TypeScript：通过推断函数的参数类型来定义类型

Question

Is there any possibility to describe a type that gets inferred by a function's parameters? I need something like this:

// some fn I have no control over its params
function someFn(a: string, b?: number, c?: any): any { /* ... */ }

// my wanted type that describes the args as object-records:
const result: MyType<typeof someFn> = {
 a: 'str',
 b: 42,
 c: null
};

I have no control over the signature of the functions' parameters, so converting it into someFn(args: SomeFnArgs) and MyType<SomeFnArgs> is not an option.

I don't know if it is even possible to describe the type.

Answer 1

Yes, although not quite in that way. The names of parameters are lost when typing function signatures. The arguments type for someFn in your example is [string, number?, any] (although that example is not quite valid, since non-optional parameters may not appear after optional parameters.

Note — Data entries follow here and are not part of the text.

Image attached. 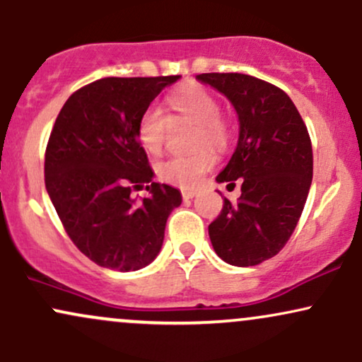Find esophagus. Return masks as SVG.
Here are the masks:
<instances>
[{
	"instance_id": "34e87169",
	"label": "esophagus",
	"mask_w": 362,
	"mask_h": 362,
	"mask_svg": "<svg viewBox=\"0 0 362 362\" xmlns=\"http://www.w3.org/2000/svg\"><path fill=\"white\" fill-rule=\"evenodd\" d=\"M195 190H190V189H184L182 190V197L184 199H192V197H195Z\"/></svg>"
}]
</instances>
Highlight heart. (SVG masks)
Returning a JSON list of instances; mask_svg holds the SVG:
<instances>
[{
  "label": "heart",
  "instance_id": "1",
  "mask_svg": "<svg viewBox=\"0 0 362 362\" xmlns=\"http://www.w3.org/2000/svg\"><path fill=\"white\" fill-rule=\"evenodd\" d=\"M194 124L192 148L197 153L173 156L158 167V175L167 184L180 189H195L202 177L214 167L216 156L211 149H223L231 138V126L219 110L218 98L209 90L195 83H187L165 98V114L149 107L141 114L136 126L139 144L149 155L163 153L170 126Z\"/></svg>",
  "mask_w": 362,
  "mask_h": 362
}]
</instances>
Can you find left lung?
Wrapping results in <instances>:
<instances>
[{
  "label": "left lung",
  "instance_id": "8db88e82",
  "mask_svg": "<svg viewBox=\"0 0 362 362\" xmlns=\"http://www.w3.org/2000/svg\"><path fill=\"white\" fill-rule=\"evenodd\" d=\"M197 80L221 91L240 120L236 149L216 177L242 195L209 224L216 253L236 267L277 255L296 228L313 178L311 139L300 112L281 88L250 74L202 73Z\"/></svg>",
  "mask_w": 362,
  "mask_h": 362
}]
</instances>
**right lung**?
<instances>
[{
	"mask_svg": "<svg viewBox=\"0 0 362 362\" xmlns=\"http://www.w3.org/2000/svg\"><path fill=\"white\" fill-rule=\"evenodd\" d=\"M180 76L102 78L66 100L45 148V189L78 250L100 267L138 271L155 260L165 224L180 206L173 187L153 182L136 126ZM150 192L138 203L132 189Z\"/></svg>",
	"mask_w": 362,
	"mask_h": 362,
	"instance_id": "right-lung-1",
	"label": "right lung"
}]
</instances>
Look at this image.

You can get this type with this ( playground ):

// type Parameters<T extends Function> = T extends (...args: infer R) => any ? R : never;
// How it's implemented, Parameters is a built-in type.

function someFn(a: string, b?: number, c?: any): any { /* ... */ }

type T0 = Parameters<typeof someFn>; // type T0 = [string, (number | undefined)?, any?]

const x: T0 = ['hello', 42]; // good
const y: T0 = ['hello', 'world', '!!']; // bad